** start PAGE EXCERPT **
So, EMMT values have been considered for different materials as a function of the U accelerating voltage. For calculating MMT, formula (1) should be used, and the obtained EMMT values should be divided by the τ pulse duration.

Figure 2 is useful in that it demonstrates the different behavior of MMT for both surface and volume heating types. For surface heating, the most refractory of the considered materials are W, Mo, and Be, but Be, Ti, and Mg are those in the volume case. The latter two are simultaneously the most fusible ones in surface heating. The behaviors of the most refractory W and the most fusible Mg are especially impressive. Indeed, a 6.8 times higher energy density is needed for melting W in surface heating. However, the situation changes radically in volume heating. PPM of Mg is almost 1.5 times higher than that of W. This is explained by the fact that the heat capacity of the first is almost 5.5 times higher than that of the second, but during volume heating, it is the heat capacity that makes the key contribution to the MMT from thermophysical properties of materials. Figure 2 also shows that Be is the key material for the pulsed power technologies, which ranks third and first in terms of refractoriness for the surface and volume heating types, respectively. In pulsed volume heating MMT for Be is 3.2 times higher than that for Ti, which occupies the second place.
** end PAGE EXCERPT **
WRITTEN PROBLEM 1: In the melting-threshold excerpt, rewrite the paragraph beginning "Figure 2 is useful" as a short bulleted list that keeps its main facts.
WRITTEN PROBLEM 2:
Answer these questions from the melting-threshold excerpt:
(a) What should the obtained EMMT values be divided by?
(b) Which three materials are the most refractory for surface heating?
(c) In pulsed volume heating, how many times higher is the MMT for Be than for Ti?
WRITTEN PROBLEM 3: Continue the melting-threshold excerpt from where it stops.
** start DATASET RECORDS **
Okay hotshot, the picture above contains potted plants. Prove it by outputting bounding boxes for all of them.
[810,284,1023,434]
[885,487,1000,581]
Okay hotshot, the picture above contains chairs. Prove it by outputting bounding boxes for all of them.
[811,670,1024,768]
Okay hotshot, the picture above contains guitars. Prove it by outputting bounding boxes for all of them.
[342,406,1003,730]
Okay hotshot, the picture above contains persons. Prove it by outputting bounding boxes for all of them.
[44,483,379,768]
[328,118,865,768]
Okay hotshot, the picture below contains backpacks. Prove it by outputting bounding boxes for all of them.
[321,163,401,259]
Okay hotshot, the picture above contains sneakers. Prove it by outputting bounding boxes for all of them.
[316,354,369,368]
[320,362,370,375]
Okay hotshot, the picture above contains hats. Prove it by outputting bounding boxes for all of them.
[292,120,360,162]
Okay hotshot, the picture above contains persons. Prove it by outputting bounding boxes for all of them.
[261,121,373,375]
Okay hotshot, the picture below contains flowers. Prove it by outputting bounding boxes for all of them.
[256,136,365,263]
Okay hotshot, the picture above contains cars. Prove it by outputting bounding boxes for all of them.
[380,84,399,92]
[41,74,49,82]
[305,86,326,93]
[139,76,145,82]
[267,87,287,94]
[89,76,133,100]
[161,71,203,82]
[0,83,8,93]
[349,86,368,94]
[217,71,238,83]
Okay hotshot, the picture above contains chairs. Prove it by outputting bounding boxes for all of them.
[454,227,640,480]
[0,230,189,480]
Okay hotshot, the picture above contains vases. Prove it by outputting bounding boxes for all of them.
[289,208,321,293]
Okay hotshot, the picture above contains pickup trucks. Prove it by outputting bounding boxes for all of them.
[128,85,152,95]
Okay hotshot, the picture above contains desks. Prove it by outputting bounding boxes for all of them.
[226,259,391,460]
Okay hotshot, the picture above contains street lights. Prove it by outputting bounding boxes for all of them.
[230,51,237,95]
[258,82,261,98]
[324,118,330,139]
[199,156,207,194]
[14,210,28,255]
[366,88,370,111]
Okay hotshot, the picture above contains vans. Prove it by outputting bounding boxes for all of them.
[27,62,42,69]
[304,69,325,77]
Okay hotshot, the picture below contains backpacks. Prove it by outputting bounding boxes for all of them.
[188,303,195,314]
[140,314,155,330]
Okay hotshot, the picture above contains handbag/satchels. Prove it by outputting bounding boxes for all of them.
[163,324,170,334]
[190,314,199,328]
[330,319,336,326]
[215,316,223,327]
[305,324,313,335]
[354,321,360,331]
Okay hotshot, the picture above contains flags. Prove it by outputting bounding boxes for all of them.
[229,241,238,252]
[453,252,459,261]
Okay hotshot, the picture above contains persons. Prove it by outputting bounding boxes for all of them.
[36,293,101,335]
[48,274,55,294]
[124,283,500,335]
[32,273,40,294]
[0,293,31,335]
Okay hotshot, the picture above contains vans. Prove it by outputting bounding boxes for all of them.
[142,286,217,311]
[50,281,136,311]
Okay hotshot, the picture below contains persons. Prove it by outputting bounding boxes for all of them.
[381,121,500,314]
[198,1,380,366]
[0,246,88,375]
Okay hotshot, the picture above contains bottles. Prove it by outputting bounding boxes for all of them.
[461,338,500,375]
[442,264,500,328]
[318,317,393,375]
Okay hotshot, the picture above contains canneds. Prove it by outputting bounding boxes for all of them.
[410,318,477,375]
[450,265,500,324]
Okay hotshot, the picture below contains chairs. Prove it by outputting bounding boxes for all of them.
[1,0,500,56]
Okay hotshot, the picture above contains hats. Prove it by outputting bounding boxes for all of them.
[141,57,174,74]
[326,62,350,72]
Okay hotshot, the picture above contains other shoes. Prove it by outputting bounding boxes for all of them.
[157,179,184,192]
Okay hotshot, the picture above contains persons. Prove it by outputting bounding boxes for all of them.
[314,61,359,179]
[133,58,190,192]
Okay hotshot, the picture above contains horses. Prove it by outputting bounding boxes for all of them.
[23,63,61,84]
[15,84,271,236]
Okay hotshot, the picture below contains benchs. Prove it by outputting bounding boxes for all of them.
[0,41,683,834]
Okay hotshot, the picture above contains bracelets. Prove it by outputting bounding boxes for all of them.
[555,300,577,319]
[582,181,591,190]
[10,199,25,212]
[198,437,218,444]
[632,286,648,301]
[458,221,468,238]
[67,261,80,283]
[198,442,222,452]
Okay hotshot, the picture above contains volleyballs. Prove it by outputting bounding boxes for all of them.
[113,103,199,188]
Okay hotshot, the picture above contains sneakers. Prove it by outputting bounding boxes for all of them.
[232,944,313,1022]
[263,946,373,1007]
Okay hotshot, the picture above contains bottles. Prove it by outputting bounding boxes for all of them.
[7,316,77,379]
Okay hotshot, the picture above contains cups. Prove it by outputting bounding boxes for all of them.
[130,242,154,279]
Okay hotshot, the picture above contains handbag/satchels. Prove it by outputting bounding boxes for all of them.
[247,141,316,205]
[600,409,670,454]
** end DATASET RECORDS **
EXERCISE RESULT 1:
- Figure 2 shows that MMT behaves differently under surface and volume heating.
- Surface heating: W, Mo, and Be are the most refractory. Ti and Mg are the most fusible.
- Volume heating: Be, Ti, and Mg are the most refractory.
- Melting W by surface heating takes 6.8 times the energy density needed for Mg.
- In volume heating, the PPM of Mg is almost 1.5 times that of W.
- This reversal comes from heat capacity. Mg's is almost 5.5 times higher than W's, and heat capacity is the key thermophysical property for MMT in volume heating.
- Be is the key material for pulsed power technologies. It ranks third in refractoriness for surface heating and first for volume heating.
- In pulsed volume heating, the MMT of Be is 3.2 times that of Ti, which ranks second.

EXERCISE RESULT 2:
(a) The τ pulse duration.
(b) W, Mo, and Be.
(c) 3.2 times.

EXERCISE RESULT 3:
To facilitate the materials selection for the design of one or another component of the operating electron-beam equipment, which are simultaneously subjected to both surface and volume heating, it can be proposed to form a general series of refractoriness of metals in pulsed heating by multiplying EMMT (for both γ≪1 and γ≫1 cases). The obtained results are shown in Figure 6. The series classifies metals not only from the point of view of the complexity of the heating of surface layer up to the melting point, but also by their ability to accumulate heat upon processing. So, Be can absorb a relatively large amount of heat while remaining at a rather low temperature. Its closest competitors are Mo, W, and Cr, which are significantly (by 3.5–4.2 times) inferior in this respect.

Figure 3 shows the changes in the EMMT behavior on the τ pulse duration with the increase in the U accelerating voltage. Based on formulas (1) and (20), EMMT has been written for the surface heating case:

$$E_{tm}=j_{m}U=\left[\sqrt{\rho с\lambda }\left(T_m-T_0\right)\right]\sqrt{\tau }{\left(2ierfc\right(0\left)\right)}^{-1}$$

(26)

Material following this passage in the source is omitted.